I enlisted the help of my friend Jungjae who speaks basic English and is getting better every day. He’s also one of the most thoughtful and generous people I’ve ever met. He offered, without me even asking, to not only help me find a motorcycle but to also haggle with the seller to drive the cost down. What a guy! So our first stop was Otobai Alley – or Motorcycle Street. The really neat thing about Daegu shopping (not sure if other cities are laid out in the same way) is that individual goods and services are organized on entire streets. For instance there’s a car repair street, a makeup street, an electronics street, a shoe street (line up ladies), and even a motorcycle street. The problem is when we went to Otobai Alley, we discovered that they didn’t sell any used bikes – only brand new ones that cost upwards of $1,000 usd. Drawing board here we come.
For this to be cost effective for me, I need to spend less than $500 total including the bike, registration, insurance, helmet, and everything else. I did the math. With the potentially limited time I have left in Korea, spending over that amount on a bike would be insane – unless of course, I can simply resell it at the end of my contract (but that’s a bet I’m not willing to make just yet. So we’d have to go somewhere else to find a motorcycle. The Internet!
The Korean version of ebay motors is called Passo and the entire site is in Korean, which I can’t read. Well I can, but I have no idea what I’m reading when I do. So Jungjae decoded the site and we began searching for a bike. We spent a few hours searching but everything in my range was a piece of crap and everything that I liked was twice as much (or more) than I was willing to spend. The drawing board and I have become very close. We kept looking but many of the bikes looked like throwbacks to 1985 – ever seen The Dirt Bike Kid starring Peter Billingsley (of A Christmas Story fame)? My saving grace would have to be someone I already knew, leaving Korea and selling his bike on the cheap just to avoid the hassles.

> _Instructions to follow_
Print the passage about finding a motorcycle in Daegu word for word, starting at "I enlisted the" and ending at "here we come.".

Scene geometry reasoning data
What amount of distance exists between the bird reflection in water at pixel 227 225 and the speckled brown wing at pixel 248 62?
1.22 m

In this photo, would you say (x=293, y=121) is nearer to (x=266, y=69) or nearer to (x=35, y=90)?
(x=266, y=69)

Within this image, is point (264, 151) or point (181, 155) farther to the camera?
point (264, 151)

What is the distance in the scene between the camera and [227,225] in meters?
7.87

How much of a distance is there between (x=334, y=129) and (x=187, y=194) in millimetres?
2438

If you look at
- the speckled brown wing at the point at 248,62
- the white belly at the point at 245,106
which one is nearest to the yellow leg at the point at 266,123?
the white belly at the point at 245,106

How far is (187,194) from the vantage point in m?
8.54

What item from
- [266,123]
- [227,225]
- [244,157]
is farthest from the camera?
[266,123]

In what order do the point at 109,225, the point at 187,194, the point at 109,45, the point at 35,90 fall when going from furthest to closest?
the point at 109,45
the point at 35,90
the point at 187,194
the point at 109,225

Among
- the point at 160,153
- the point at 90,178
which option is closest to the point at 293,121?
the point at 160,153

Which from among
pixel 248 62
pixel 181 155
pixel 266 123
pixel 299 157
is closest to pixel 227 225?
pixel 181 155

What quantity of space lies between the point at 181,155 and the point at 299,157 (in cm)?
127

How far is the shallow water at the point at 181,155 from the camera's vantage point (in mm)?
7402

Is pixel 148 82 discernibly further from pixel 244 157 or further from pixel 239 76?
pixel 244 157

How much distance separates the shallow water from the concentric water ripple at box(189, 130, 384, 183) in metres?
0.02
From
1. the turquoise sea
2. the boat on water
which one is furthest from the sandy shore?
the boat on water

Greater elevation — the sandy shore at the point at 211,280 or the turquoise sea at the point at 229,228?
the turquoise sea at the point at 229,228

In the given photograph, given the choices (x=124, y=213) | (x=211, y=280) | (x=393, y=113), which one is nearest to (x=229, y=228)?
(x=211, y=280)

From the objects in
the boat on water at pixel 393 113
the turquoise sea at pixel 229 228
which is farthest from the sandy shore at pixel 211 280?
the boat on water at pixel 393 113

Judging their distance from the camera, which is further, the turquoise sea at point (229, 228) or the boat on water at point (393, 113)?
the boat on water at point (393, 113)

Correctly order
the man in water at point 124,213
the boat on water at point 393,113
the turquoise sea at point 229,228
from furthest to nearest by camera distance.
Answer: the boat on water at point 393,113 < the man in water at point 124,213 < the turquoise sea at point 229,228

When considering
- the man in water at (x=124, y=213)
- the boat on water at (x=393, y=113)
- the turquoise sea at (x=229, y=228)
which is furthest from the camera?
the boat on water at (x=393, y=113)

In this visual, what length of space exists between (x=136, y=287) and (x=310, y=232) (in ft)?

> _Solved problem_
I enlisted the help of my friend Jungjae who speaks basic English and is getting better every day. He’s also one of the most thoughtful and generous people I’ve ever met. He offered, without me even asking, to not only help me find a motorcycle but to also haggle with the seller to drive the cost down. What a guy! So our first stop was Otobai Alley – or Motorcycle Street. The really neat thing about Daegu shopping (not sure if other cities are laid out in the same way) is that individual goods and services are organized on entire streets. For instance there’s a car repair street, a makeup street, an electronics street, a shoe street (line up ladies), and even a motorcycle street. The problem is when we went to Otobai Alley, we discovered that they didn’t sell any used bikes – only brand new ones that cost upwards of $1,000 usd. Drawing board here we come.